I feel like I got punched in the gut. This new stress is beating down on me/us pretty hard. I spent most of my day going back and forth via email with our landlady and the owners trying to figure out if we’d even be able to stay through the duration of our lease.
And what do we do about the vegetable/herb garden we just planted? Do we need to disassemble and re-sod? Do we leave it? Do I try and transplant everything to pots that we can take with us? There is a couple hundred bucks and a few hours of labor and love down the toilet.
Are we going to be able to find another house that meets all of our needs in our price range? We have to have a fenced in yard. And a sliding glass door for Pip’s doggy door. And obviously it needs to be a pet friendly place. This is a non-negotiable. She’s our baby. (Yes, I’m one of those people.)
Do we take advantage of this to try to downsize and save money to pay shit off? Will we even be able to and still have a yard and not live in the ghetto? (Yes, there is actually a super sketchy part of town in Kitsap County.) Mostly I just pray we don’t have to increase our rent and/or utility costs to get a decent place.
We really should start working on getting rid of stuff. Purging. Organizing. Maybe even packing? And just hope we have somewhere to move to?

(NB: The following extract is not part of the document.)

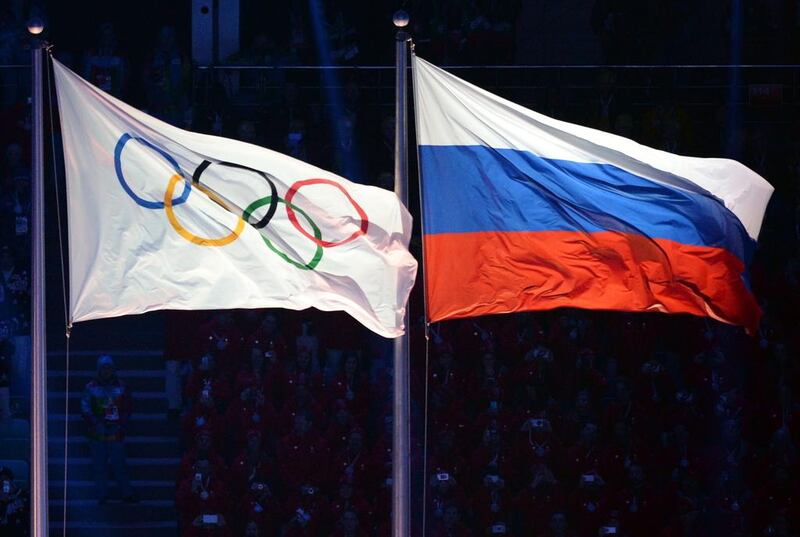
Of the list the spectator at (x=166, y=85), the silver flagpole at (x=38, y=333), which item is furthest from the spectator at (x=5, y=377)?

And let’s not get into the cost of moving and having to come up with another security deposit. There goes any savings that we had set aside for a trip later this year. Oh joy.

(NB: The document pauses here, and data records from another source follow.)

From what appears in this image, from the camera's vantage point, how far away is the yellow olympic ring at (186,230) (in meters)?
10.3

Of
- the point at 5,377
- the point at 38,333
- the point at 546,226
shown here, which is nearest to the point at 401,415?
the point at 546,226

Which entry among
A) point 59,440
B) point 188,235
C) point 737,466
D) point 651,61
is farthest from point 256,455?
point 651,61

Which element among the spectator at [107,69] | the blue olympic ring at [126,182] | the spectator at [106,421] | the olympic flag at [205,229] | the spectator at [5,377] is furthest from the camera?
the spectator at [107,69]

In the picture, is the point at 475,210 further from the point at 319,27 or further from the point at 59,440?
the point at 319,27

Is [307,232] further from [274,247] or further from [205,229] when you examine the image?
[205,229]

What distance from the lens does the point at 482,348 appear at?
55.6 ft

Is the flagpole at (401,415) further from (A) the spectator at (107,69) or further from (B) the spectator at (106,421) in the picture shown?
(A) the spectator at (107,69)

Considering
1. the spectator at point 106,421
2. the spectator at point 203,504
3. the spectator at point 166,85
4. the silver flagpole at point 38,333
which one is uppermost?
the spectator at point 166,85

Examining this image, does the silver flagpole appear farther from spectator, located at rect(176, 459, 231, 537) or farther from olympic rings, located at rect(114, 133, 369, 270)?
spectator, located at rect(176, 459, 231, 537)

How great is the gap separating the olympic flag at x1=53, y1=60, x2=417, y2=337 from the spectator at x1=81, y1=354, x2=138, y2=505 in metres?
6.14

I hate house hunting. At least it is local this time and we don’t have to cross a span of water and cram as many viewings in as possible into our off Friday. Silver lining, right?
And I know we won’t be able to find anything like our house now. The skylights. The flooring. The vaulted ceiling. The red accent wall. Gas fireplace. Yoga room.
Oh yeah, and all of this is in the midst of an upcoming 2-week visit from my kid brother and training for my first half marathon. And coming off of a couple steep and unexpected bills. Oh the joys.
I make no promises about the next couple months of cooking and blogging. Right now, I feel like the life has been sucked out of me. I’m trying not to panic. It will all work out. It has to.
Filed under: Uncategorized | Tagged: home, house, life, moving | 9 Comments »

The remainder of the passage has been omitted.